#### Extract to read ####
This is the mail archive of the
libc-alpha@sourceware.org
mailing list for the glibc project.
Re: [Patch 0/13] [BZ #14095] update collation data from Unicode / ISO 14651
Mike FABIAN <mfabian@redhat.com> さんはかきました:
> Joseph Myers <joseph@codesourcery.com> さんはかきました:
>
>> On Fri, 26 Jan 2018, Mike FABIAN wrote:
>>
>>> [BZ #14095] - Review / update collation data from Unicode / ISO 14651
>>>
>>> Updating this file alone is not enough, there are problems in the new
>>> file which need to be fixed and the collation rules for many locales
>>> need to be adapted. This is done by the following patches.
>>>
>>> This update also fixes the problem that many characters are treated as
>>> identical when sorting because they were not yet in the old
>>> iso14651_t1_common file, see:
>>
>> To be clear: do you mean it fixes it *for the characters in the Unicode
>> version supported by these updated collation data*? Or globally for all
>> characters including those not yet defined or too new for that collation
>> data?
>
> Yes, it fixes it only for the characters which are in this updated
> collation data, i.e. for all characters up to Unicode 8.0.0. All
> characters added after Unicode 8.0.0 or still undefined will still have
> that problem.
>
>> In the various cases where collation data has been changed locally since
>> the previous import from ISO 14651, are those local changes all obsoleted
>> by subsequent changes to the ISO 14651 collation data?
>
> The improvements mentioned in this comment in the old iso14651_t1_common
> file are obsoleted by the new file:
>
> # IMPROVEMENTS:
> #
> # 1. converted to UTF-8 (for comments)
> # 2. added Armenian script block, with proper sorting
> # 3. added Tifinagh script block
> # 4. added a whole lot of Latin script letters, so they are "properly"
####
#### The tasks:
a – Extract from the glibc collation thread the passage from "This is the" up to and including "the following patches.".
b – In the glibc collation thread, up to which Unicode version does the updated collation data fix the problem of characters being treated as identical when sorting?
c – Continue the glibc collation mailing list thread from its final line.
The records have no connection to the glibc collation thread.
#### Data supplied ####
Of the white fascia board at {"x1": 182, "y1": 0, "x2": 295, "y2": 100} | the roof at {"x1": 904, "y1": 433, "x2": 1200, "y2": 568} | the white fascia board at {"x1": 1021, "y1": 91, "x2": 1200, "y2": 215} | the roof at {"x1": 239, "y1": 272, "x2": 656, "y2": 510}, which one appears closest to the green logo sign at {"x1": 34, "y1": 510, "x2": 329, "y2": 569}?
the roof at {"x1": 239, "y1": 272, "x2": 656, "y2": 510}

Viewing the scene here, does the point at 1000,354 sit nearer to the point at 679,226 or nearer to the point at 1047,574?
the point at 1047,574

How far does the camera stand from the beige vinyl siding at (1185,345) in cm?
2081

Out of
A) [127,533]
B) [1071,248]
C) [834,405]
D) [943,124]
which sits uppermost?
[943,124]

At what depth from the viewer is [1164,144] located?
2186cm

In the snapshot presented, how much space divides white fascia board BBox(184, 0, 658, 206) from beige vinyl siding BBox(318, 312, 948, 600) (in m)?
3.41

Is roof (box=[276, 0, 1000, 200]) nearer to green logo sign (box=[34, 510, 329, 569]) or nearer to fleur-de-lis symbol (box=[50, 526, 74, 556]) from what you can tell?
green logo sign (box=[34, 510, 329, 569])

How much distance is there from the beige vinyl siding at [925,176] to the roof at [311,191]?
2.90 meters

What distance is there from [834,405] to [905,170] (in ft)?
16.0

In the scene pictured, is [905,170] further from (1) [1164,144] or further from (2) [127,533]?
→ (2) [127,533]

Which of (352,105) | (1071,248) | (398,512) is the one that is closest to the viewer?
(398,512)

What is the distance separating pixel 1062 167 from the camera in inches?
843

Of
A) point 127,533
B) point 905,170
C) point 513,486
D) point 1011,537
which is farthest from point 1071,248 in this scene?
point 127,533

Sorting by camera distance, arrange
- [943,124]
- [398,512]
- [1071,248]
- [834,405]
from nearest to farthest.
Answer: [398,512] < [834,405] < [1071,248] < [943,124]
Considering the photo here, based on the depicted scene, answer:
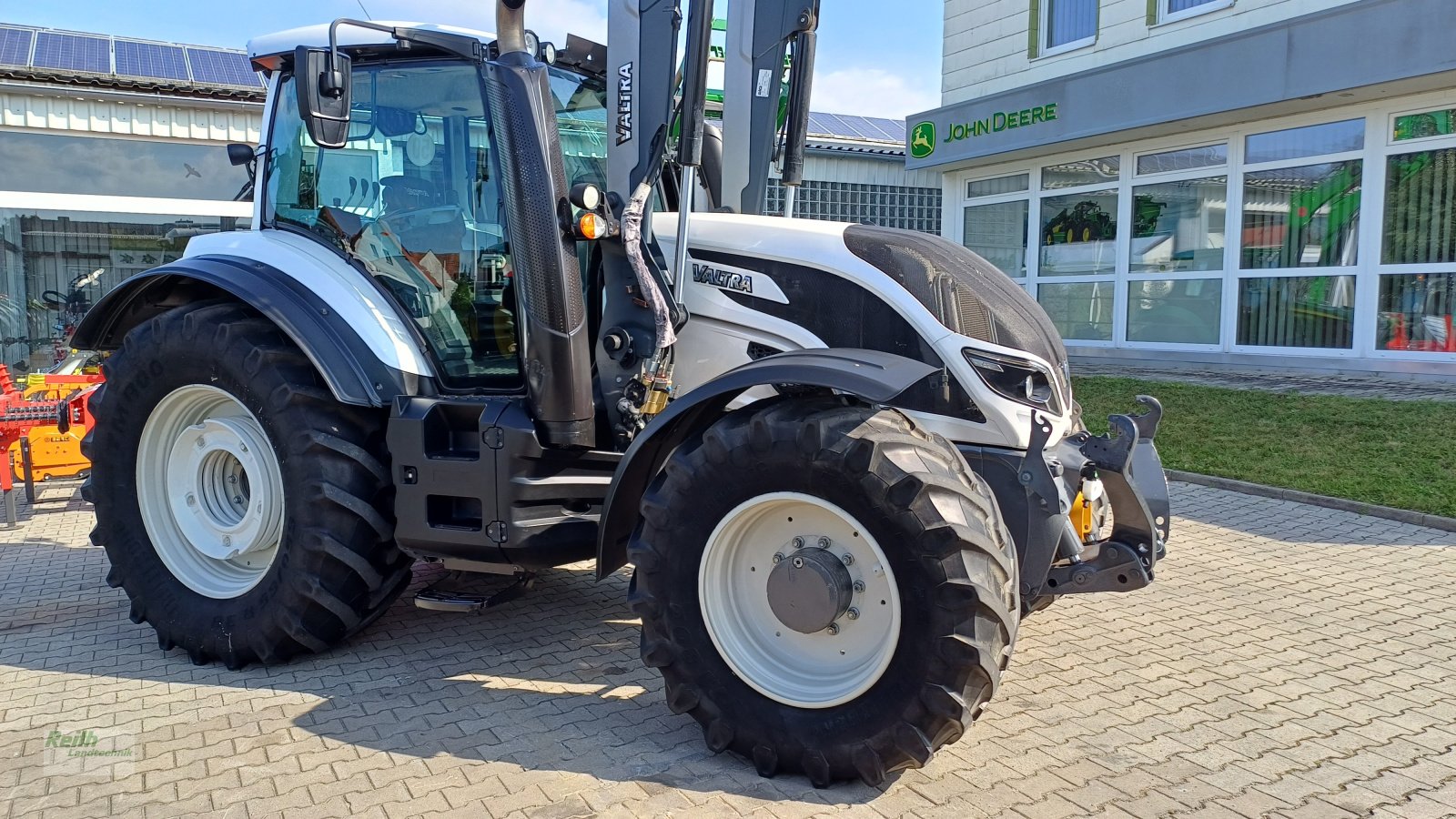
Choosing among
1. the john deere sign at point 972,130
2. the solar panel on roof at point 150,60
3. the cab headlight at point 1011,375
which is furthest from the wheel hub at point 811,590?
the john deere sign at point 972,130

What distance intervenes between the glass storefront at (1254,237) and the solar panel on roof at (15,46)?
12757 millimetres

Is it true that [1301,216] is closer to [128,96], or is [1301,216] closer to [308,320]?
[308,320]

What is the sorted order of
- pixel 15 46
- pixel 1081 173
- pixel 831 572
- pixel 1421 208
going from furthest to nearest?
pixel 1081 173 → pixel 15 46 → pixel 1421 208 → pixel 831 572

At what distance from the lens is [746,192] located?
15.3 ft

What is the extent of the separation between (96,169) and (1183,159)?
13158mm

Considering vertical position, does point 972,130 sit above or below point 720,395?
above

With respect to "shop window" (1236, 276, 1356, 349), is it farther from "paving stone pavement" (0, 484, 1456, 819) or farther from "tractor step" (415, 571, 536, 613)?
"tractor step" (415, 571, 536, 613)

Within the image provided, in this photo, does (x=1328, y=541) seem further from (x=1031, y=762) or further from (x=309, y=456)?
(x=309, y=456)

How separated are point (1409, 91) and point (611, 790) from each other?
11.4 metres

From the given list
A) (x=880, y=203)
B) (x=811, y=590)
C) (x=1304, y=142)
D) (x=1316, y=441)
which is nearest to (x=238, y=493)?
(x=811, y=590)

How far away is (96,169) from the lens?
39.3 ft

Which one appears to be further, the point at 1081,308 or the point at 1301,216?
the point at 1081,308

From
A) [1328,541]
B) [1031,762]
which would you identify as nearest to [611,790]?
[1031,762]

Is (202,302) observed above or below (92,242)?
below
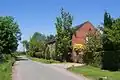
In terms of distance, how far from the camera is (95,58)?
39.7m

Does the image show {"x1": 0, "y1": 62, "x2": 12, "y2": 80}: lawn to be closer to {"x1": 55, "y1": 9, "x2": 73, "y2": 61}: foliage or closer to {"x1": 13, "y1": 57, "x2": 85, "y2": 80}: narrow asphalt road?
{"x1": 13, "y1": 57, "x2": 85, "y2": 80}: narrow asphalt road

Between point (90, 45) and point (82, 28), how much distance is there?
64.2 feet

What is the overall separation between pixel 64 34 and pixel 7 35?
19.4 meters

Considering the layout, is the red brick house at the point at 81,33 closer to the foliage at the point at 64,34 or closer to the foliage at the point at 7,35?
the foliage at the point at 64,34

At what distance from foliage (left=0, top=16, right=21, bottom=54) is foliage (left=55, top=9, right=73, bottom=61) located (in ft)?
52.7

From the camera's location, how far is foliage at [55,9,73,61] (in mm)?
62625

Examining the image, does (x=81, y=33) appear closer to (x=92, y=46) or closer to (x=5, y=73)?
(x=92, y=46)

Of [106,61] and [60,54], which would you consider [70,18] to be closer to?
[60,54]

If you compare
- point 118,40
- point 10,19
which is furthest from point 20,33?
point 118,40

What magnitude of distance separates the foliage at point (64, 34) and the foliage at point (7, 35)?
16070mm

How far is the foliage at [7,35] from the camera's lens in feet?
246

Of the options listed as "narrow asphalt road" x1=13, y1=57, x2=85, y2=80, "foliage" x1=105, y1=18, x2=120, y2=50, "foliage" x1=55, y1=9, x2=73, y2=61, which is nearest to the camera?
"narrow asphalt road" x1=13, y1=57, x2=85, y2=80

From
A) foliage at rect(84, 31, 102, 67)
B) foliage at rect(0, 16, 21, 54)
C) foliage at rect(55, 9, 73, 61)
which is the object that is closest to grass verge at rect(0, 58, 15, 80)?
foliage at rect(84, 31, 102, 67)

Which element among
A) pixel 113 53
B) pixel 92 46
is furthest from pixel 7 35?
pixel 113 53
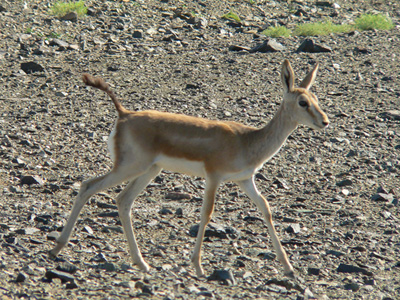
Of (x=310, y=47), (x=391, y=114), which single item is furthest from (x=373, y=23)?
(x=391, y=114)

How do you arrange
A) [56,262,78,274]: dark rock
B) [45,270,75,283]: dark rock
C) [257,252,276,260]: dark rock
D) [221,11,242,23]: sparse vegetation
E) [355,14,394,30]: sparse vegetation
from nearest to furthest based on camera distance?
[45,270,75,283]: dark rock < [56,262,78,274]: dark rock < [257,252,276,260]: dark rock < [221,11,242,23]: sparse vegetation < [355,14,394,30]: sparse vegetation

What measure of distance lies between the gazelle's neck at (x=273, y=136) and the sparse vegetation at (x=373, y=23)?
11891 millimetres

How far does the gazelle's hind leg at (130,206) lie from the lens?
7.98 metres

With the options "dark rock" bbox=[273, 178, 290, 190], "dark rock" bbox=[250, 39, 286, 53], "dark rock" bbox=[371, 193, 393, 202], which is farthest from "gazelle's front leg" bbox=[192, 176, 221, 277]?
"dark rock" bbox=[250, 39, 286, 53]

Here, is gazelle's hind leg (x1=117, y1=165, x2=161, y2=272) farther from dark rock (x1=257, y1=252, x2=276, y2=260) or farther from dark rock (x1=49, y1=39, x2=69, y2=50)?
dark rock (x1=49, y1=39, x2=69, y2=50)

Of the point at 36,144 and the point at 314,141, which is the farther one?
the point at 314,141

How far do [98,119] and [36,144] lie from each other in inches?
60.3

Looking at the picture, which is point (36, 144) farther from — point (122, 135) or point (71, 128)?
point (122, 135)

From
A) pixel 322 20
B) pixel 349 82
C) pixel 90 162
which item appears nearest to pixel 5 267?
pixel 90 162

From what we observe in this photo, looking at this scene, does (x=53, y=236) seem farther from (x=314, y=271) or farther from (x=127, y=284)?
(x=314, y=271)

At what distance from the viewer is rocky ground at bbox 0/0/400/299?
7.83m

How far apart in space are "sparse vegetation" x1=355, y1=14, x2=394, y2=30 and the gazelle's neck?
1189 cm

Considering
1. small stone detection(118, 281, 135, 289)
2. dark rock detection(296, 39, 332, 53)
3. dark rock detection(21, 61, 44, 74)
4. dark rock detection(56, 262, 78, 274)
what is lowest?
small stone detection(118, 281, 135, 289)

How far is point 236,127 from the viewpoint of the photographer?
8.42 m
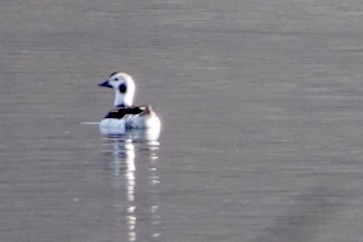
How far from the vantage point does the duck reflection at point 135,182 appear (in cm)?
1230

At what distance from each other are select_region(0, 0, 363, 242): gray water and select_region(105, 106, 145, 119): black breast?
0.29m

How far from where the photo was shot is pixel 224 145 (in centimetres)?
1655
####
#### Results of the tasks:
a –
This is the mail archive of the
libc-alpha@sourceware.org
mailing list for the glibc project.
Re: [Patch 0/13] [BZ #14095] update collation data from Unicode / ISO 14651
Mike FABIAN <mfabian@redhat.com> さんはかきました:
> Joseph Myers <joseph@codesourcery.com> さんはかきました:
>
>> On Fri, 26 Jan 2018, Mike FABIAN wrote:
>>
>>> [BZ #14095] - Review / update collation data from Unicode / ISO 14651
>>>
>>> Updating this file alone is not enough, there are problems in the new
>>> file which need to be fixed and the collation rules for many locales
>>> need to be adapted. This is done by the following patches.

b – Unicode 8.0.0.

c –
> # sorted (not at random positions before "0" or after "z", but, for
> # example, "e with dot below" sorted as "e", etc.
> # 5. added definitions of extra latin diacritics; otherwise it is not possible
> # to differentiate enough, for example "d caron" vs "d caron below"
> # those extra diacritics are:
> # <HOK> # hook above (vietnamese tone mark)
> # <DGR> # double grave
> # <IBR> # inverted breve
> # <BPT> # dot below (vietnamese tone mark)
> # <BRU> # diaeresis below
> # <BRN> # ring below
> # <BCI> # circumflex below
> # <BTI> # tilde below
> # <BBR> # breve below
> # <BMA> # macron below
> # <CRL> # curled letter/letter with hook
> # 6. when a character has two diacritics the second one is referenced too, eg:
> # <U1EA5> <a>;<CIR>;<MIN>;<ACA> # ấ (a with circumflex and acute)
> # <U1EA9> <a>;<CIR>;<MIN>;<HOK> # ẩ (a with circumflex and hook)
> # ^1st^ ^2nd^
> # that allows differenciating between those two, but also, they get
> # sorted along with "a circumflex", which is nicer.
> # 7. digraphs (as opposed to ligatures) are made synonyms of their
> # base letters (encoding digraphs is considered obsolete unicode behaviour
> # anyway); that is, the composing parts are "<BAS>" (or whatever diacritic
> # there may be) and not "<LIG>"; compare "ae", a ligature:
> # <U00E6> "<a><e>";"<LIG><LIG>";"<MIN><MIN>";IGNORE # 230 æ
> # with "ij", a digraph:
> # <U0133> "<i><j>";"<BAS><BAS>";"<MIN><MIN>";IGNORE # 329 <ij>
> # that means that "<a><e>" won't be seen as a synonym of "<ae>", but that
> # "<i><j>" will be a synonym of "<ij>"
> # 8. t/s with cedilla and t/s with comma below are made synonyms
> # 9. added various new cyrillic letters
> # 10. put <PCL> and <LIG> after all diacritics (as that often is used for
> # chars that change more)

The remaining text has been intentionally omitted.